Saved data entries
============

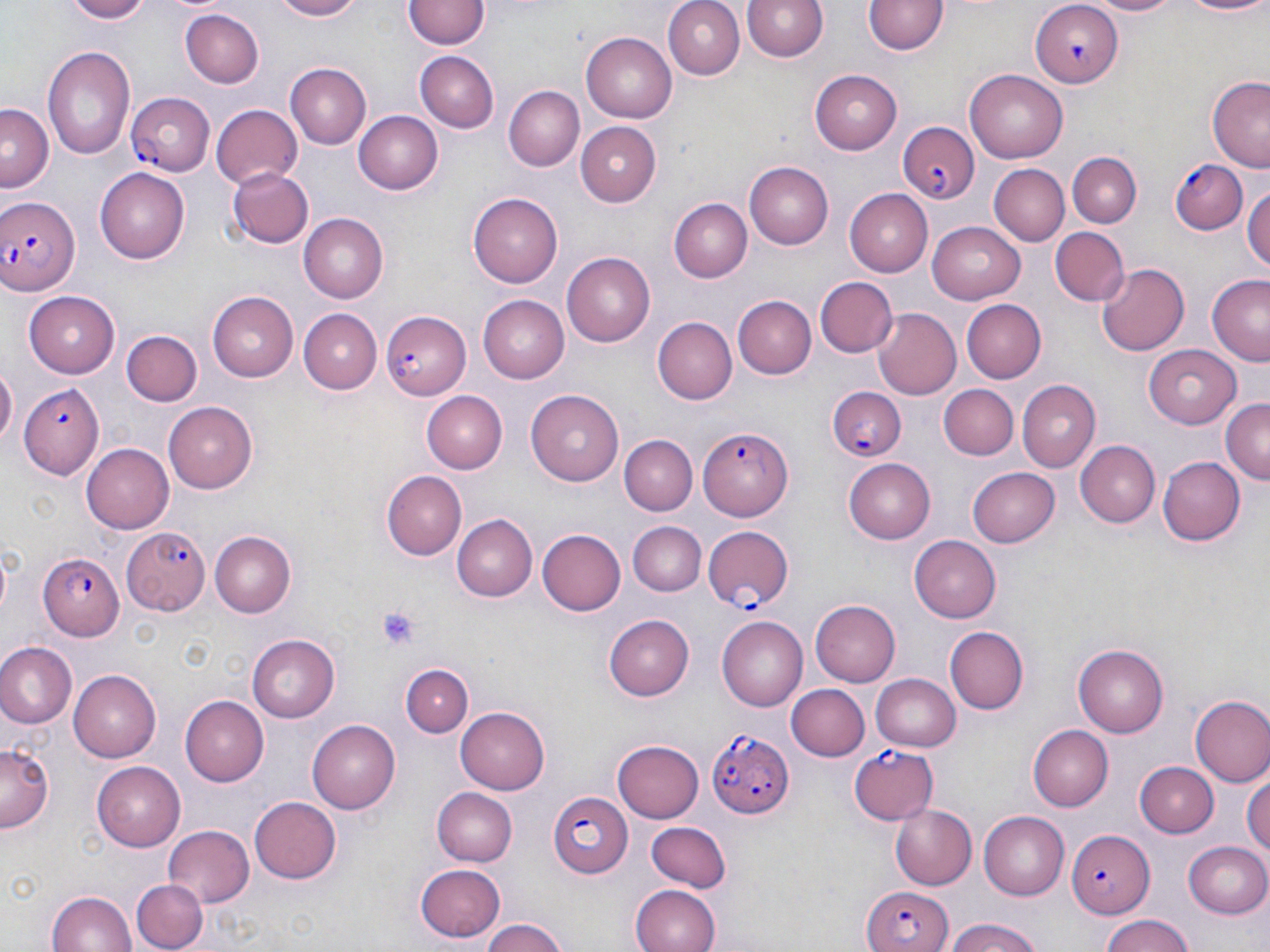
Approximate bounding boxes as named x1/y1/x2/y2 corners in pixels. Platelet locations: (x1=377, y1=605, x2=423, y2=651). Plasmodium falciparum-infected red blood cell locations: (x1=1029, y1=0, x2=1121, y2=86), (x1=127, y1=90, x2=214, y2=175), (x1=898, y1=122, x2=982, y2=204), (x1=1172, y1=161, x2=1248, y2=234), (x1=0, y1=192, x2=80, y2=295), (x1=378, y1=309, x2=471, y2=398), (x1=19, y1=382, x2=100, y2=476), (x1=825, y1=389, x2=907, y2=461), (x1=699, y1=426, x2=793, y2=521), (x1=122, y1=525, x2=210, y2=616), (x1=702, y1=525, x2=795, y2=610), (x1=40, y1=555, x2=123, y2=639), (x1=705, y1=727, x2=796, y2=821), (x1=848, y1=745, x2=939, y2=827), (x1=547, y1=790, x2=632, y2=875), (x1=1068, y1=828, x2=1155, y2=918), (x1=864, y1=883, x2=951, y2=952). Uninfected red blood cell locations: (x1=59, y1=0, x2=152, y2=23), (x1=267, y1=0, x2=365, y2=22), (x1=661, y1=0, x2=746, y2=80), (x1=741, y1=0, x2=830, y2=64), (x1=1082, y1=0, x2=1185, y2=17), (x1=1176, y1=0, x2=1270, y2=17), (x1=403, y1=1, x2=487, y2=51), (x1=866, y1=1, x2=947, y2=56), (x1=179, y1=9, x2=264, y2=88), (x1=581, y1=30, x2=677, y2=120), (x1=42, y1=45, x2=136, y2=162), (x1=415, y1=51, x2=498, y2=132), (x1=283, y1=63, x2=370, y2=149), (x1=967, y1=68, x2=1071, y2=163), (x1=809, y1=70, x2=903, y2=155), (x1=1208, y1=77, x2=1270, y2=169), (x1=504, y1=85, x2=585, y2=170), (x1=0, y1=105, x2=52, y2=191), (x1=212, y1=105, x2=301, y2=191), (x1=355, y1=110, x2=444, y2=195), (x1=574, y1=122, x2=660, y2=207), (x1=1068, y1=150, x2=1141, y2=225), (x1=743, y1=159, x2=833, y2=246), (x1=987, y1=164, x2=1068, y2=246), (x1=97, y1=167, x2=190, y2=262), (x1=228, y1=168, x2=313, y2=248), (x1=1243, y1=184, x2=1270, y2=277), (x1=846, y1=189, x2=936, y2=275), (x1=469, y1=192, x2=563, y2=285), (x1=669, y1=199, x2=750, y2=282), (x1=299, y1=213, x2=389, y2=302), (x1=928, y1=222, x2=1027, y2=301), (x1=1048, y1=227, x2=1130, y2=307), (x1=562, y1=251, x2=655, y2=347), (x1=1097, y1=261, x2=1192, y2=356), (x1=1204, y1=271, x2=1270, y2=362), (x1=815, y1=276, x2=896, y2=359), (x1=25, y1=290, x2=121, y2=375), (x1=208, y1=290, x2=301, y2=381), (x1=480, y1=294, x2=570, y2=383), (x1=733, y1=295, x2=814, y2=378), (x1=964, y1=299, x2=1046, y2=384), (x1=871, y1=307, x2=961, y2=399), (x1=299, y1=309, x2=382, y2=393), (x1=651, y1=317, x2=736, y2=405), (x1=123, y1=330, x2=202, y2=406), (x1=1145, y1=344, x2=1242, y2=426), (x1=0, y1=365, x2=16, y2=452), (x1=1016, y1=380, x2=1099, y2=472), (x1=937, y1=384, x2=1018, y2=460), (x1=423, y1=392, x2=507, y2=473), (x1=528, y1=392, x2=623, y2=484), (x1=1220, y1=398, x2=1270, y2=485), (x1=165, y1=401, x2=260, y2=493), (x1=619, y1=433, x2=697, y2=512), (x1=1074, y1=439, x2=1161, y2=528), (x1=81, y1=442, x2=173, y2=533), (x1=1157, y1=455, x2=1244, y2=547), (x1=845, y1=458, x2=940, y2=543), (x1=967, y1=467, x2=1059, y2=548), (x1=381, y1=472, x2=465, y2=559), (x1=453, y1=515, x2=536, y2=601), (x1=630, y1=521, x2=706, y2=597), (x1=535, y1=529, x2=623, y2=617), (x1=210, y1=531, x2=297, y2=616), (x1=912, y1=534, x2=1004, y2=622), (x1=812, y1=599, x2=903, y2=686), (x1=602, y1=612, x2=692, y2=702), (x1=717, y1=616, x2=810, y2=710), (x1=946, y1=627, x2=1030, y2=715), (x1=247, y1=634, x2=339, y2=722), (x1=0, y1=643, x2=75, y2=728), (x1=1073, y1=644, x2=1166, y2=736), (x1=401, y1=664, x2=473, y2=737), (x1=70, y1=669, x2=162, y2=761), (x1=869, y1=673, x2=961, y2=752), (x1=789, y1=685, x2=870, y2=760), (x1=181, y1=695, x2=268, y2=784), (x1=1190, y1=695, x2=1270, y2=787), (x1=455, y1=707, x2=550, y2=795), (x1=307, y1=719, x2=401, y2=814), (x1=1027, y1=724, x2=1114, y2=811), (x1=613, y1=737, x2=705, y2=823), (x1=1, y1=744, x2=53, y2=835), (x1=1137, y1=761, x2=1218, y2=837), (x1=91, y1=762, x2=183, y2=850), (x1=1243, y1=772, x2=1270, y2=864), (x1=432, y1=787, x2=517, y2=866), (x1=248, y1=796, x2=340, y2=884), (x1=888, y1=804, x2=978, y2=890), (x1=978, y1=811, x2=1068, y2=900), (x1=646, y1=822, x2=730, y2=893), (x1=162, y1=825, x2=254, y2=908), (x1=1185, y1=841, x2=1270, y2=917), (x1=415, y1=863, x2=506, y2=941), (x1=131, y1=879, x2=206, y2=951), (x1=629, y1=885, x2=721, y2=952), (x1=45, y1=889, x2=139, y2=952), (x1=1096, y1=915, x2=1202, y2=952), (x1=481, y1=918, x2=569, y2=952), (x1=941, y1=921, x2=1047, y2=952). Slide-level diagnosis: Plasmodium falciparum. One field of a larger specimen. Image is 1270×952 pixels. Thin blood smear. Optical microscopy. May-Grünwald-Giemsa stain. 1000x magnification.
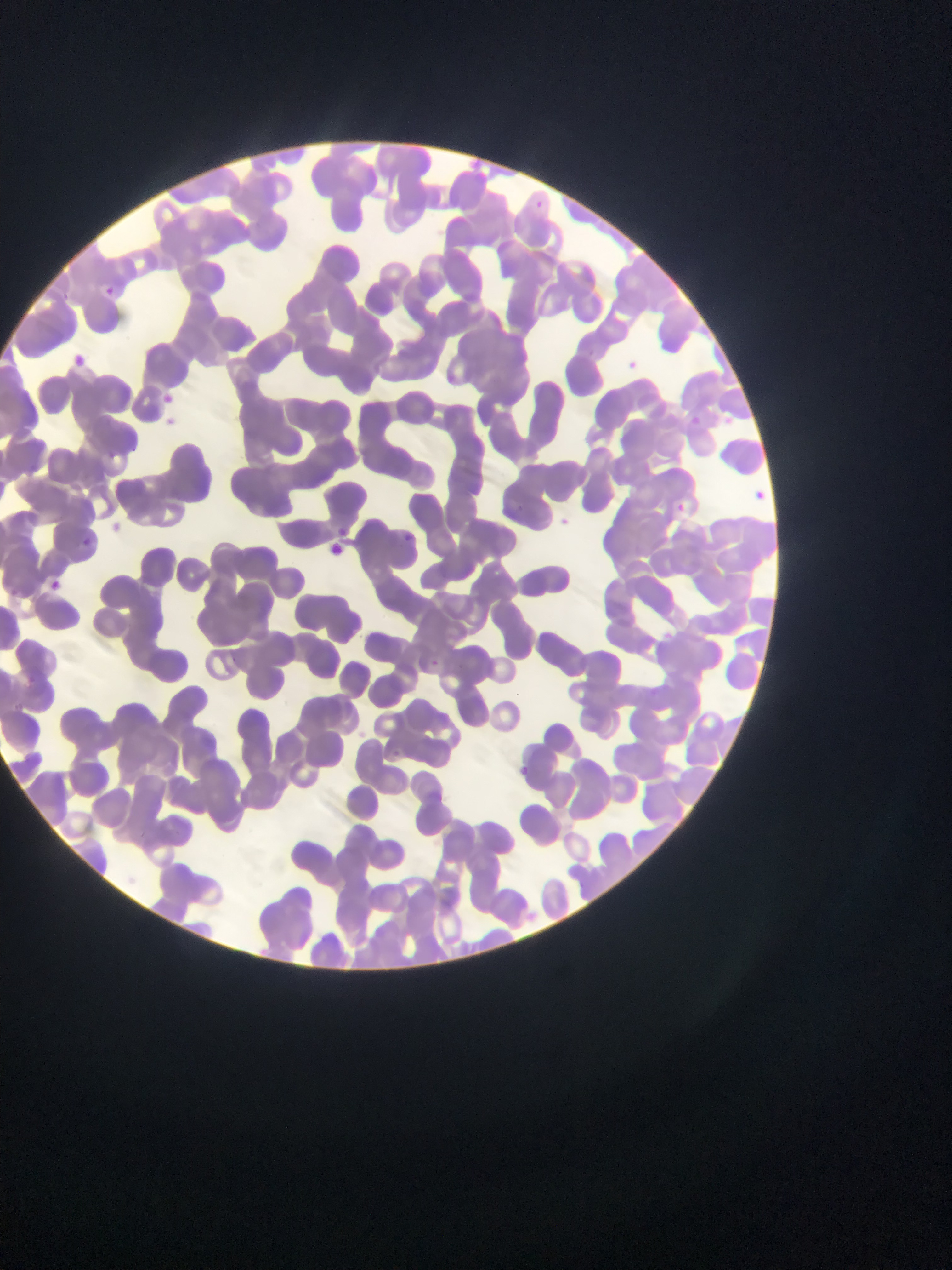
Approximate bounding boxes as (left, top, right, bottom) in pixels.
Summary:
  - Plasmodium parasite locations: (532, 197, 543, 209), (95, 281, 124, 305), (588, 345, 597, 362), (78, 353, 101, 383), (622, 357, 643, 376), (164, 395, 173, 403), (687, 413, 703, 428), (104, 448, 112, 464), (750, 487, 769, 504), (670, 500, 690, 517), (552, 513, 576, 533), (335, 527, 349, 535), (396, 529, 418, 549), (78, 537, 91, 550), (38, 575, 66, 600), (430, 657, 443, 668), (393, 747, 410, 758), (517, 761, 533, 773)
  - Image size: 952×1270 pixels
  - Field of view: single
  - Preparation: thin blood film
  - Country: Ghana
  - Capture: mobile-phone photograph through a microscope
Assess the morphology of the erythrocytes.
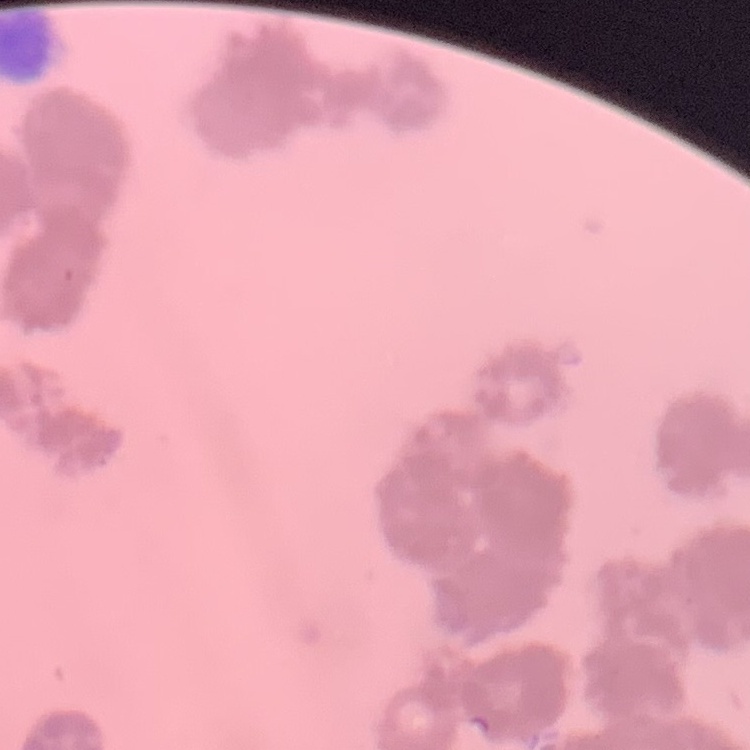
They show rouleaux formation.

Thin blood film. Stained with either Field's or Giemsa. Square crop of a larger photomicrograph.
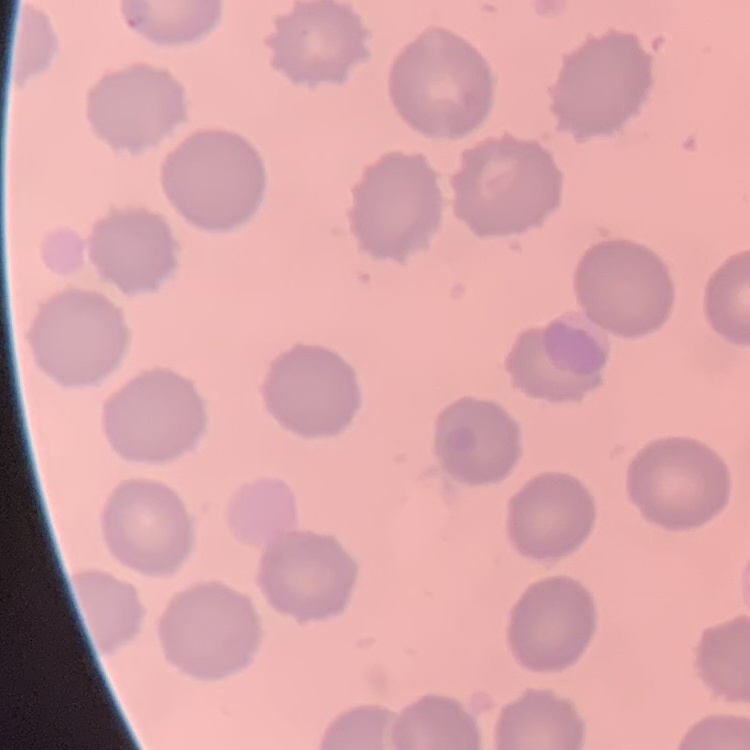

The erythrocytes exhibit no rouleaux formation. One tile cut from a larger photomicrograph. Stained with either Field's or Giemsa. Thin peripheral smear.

============

ASSIGNMENT
Pictures are to be left out when the entries above are repeated exactly.

ANSWER TO THE EXERCISE
Approximate bounding boxes as named x1/y1/x2/y2 corners in pixels. Platelet locations: (x1=377, y1=605, x2=423, y2=651). Plasmodium falciparum-infected red blood cell locations: (x1=1029, y1=0, x2=1121, y2=86), (x1=127, y1=90, x2=214, y2=175), (x1=898, y1=122, x2=982, y2=204), (x1=1172, y1=161, x2=1248, y2=234), (x1=0, y1=192, x2=80, y2=295), (x1=378, y1=309, x2=471, y2=398), (x1=19, y1=382, x2=100, y2=476), (x1=825, y1=389, x2=907, y2=461), (x1=699, y1=426, x2=793, y2=521), (x1=122, y1=525, x2=210, y2=616), (x1=702, y1=525, x2=795, y2=610), (x1=40, y1=555, x2=123, y2=639), (x1=705, y1=727, x2=796, y2=821), (x1=848, y1=745, x2=939, y2=827), (x1=547, y1=790, x2=632, y2=875), (x1=1068, y1=828, x2=1155, y2=918), (x1=864, y1=883, x2=951, y2=952). Uninfected red blood cell locations: (x1=59, y1=0, x2=152, y2=23), (x1=267, y1=0, x2=365, y2=22), (x1=661, y1=0, x2=746, y2=80), (x1=741, y1=0, x2=830, y2=64), (x1=1082, y1=0, x2=1185, y2=17), (x1=1176, y1=0, x2=1270, y2=17), (x1=403, y1=1, x2=487, y2=51), (x1=866, y1=1, x2=947, y2=56), (x1=179, y1=9, x2=264, y2=88), (x1=581, y1=30, x2=677, y2=120), (x1=42, y1=45, x2=136, y2=162), (x1=415, y1=51, x2=498, y2=132), (x1=283, y1=63, x2=370, y2=149), (x1=967, y1=68, x2=1071, y2=163), (x1=809, y1=70, x2=903, y2=155), (x1=1208, y1=77, x2=1270, y2=169), (x1=504, y1=85, x2=585, y2=170), (x1=0, y1=105, x2=52, y2=191), (x1=212, y1=105, x2=301, y2=191), (x1=355, y1=110, x2=444, y2=195), (x1=574, y1=122, x2=660, y2=207), (x1=1068, y1=150, x2=1141, y2=225), (x1=743, y1=159, x2=833, y2=246), (x1=987, y1=164, x2=1068, y2=246), (x1=97, y1=167, x2=190, y2=262), (x1=228, y1=168, x2=313, y2=248), (x1=1243, y1=184, x2=1270, y2=277), (x1=846, y1=189, x2=936, y2=275), (x1=469, y1=192, x2=563, y2=285), (x1=669, y1=199, x2=750, y2=282), (x1=299, y1=213, x2=389, y2=302), (x1=928, y1=222, x2=1027, y2=301), (x1=1048, y1=227, x2=1130, y2=307), (x1=562, y1=251, x2=655, y2=347), (x1=1097, y1=261, x2=1192, y2=356), (x1=1204, y1=271, x2=1270, y2=362), (x1=815, y1=276, x2=896, y2=359), (x1=25, y1=290, x2=121, y2=375), (x1=208, y1=290, x2=301, y2=381), (x1=480, y1=294, x2=570, y2=383), (x1=733, y1=295, x2=814, y2=378), (x1=964, y1=299, x2=1046, y2=384), (x1=871, y1=307, x2=961, y2=399), (x1=299, y1=309, x2=382, y2=393), (x1=651, y1=317, x2=736, y2=405), (x1=123, y1=330, x2=202, y2=406), (x1=1145, y1=344, x2=1242, y2=426), (x1=0, y1=365, x2=16, y2=452), (x1=1016, y1=380, x2=1099, y2=472), (x1=937, y1=384, x2=1018, y2=460), (x1=423, y1=392, x2=507, y2=473), (x1=528, y1=392, x2=623, y2=484), (x1=1220, y1=398, x2=1270, y2=485), (x1=165, y1=401, x2=260, y2=493), (x1=619, y1=433, x2=697, y2=512), (x1=1074, y1=439, x2=1161, y2=528), (x1=81, y1=442, x2=173, y2=533), (x1=1157, y1=455, x2=1244, y2=547), (x1=845, y1=458, x2=940, y2=543), (x1=967, y1=467, x2=1059, y2=548), (x1=381, y1=472, x2=465, y2=559), (x1=453, y1=515, x2=536, y2=601), (x1=630, y1=521, x2=706, y2=597), (x1=535, y1=529, x2=623, y2=617), (x1=210, y1=531, x2=297, y2=616), (x1=912, y1=534, x2=1004, y2=622), (x1=812, y1=599, x2=903, y2=686), (x1=602, y1=612, x2=692, y2=702), (x1=717, y1=616, x2=810, y2=710), (x1=946, y1=627, x2=1030, y2=715), (x1=247, y1=634, x2=339, y2=722), (x1=0, y1=643, x2=75, y2=728), (x1=1073, y1=644, x2=1166, y2=736), (x1=401, y1=664, x2=473, y2=737), (x1=70, y1=669, x2=162, y2=761), (x1=869, y1=673, x2=961, y2=752), (x1=789, y1=685, x2=870, y2=760), (x1=181, y1=695, x2=268, y2=784), (x1=1190, y1=695, x2=1270, y2=787), (x1=455, y1=707, x2=550, y2=795), (x1=307, y1=719, x2=401, y2=814), (x1=1027, y1=724, x2=1114, y2=811), (x1=613, y1=737, x2=705, y2=823), (x1=1, y1=744, x2=53, y2=835), (x1=1137, y1=761, x2=1218, y2=837), (x1=91, y1=762, x2=183, y2=850), (x1=1243, y1=772, x2=1270, y2=864), (x1=432, y1=787, x2=517, y2=866), (x1=248, y1=796, x2=340, y2=884), (x1=888, y1=804, x2=978, y2=890), (x1=978, y1=811, x2=1068, y2=900), (x1=646, y1=822, x2=730, y2=893), (x1=162, y1=825, x2=254, y2=908), (x1=1185, y1=841, x2=1270, y2=917), (x1=415, y1=863, x2=506, y2=941), (x1=131, y1=879, x2=206, y2=951), (x1=629, y1=885, x2=721, y2=952), (x1=45, y1=889, x2=139, y2=952), (x1=1096, y1=915, x2=1202, y2=952), (x1=481, y1=918, x2=569, y2=952), (x1=941, y1=921, x2=1047, y2=952). Slide-level diagnosis: Plasmodium falciparum. One field of a larger specimen. Image is 1270×952 pixels. Thin blood smear. Optical microscopy. May-Grünwald-Giemsa stain. 1000x magnification.
Approximate bounding boxes as (left, top, right, bottom) in pixels.
Summary:
  - Plasmodium parasite locations: (532, 197, 543, 209), (95, 281, 124, 305), (588, 345, 597, 362), (78, 353, 101, 383), (622, 357, 643, 376), (164, 395, 173, 403), (687, 413, 703, 428), (104, 448, 112, 464), (750, 487, 769, 504), (670, 500, 690, 517), (552, 513, 576, 533), (335, 527, 349, 535), (396, 529, 418, 549), (78, 537, 91, 550), (38, 575, 66, 600), (430, 657, 443, 668), (393, 747, 410, 758), (517, 761, 533, 773)
  - Image size: 952×1270 pixels
  - Field of view: single
  - Preparation: thin blood film
  - Country: Ghana
  - Capture: mobile-phone photograph through a microscope
Assess the morphology of the erythrocytes.
They show rouleaux formation.

Thin blood film. Stained with either Field's or Giemsa. Square crop of a larger photomicrograph.

The erythrocytes exhibit no rouleaux formation. One tile cut from a larger photomicrograph. Stained with either Field's or Giemsa. Thin peripheral smear.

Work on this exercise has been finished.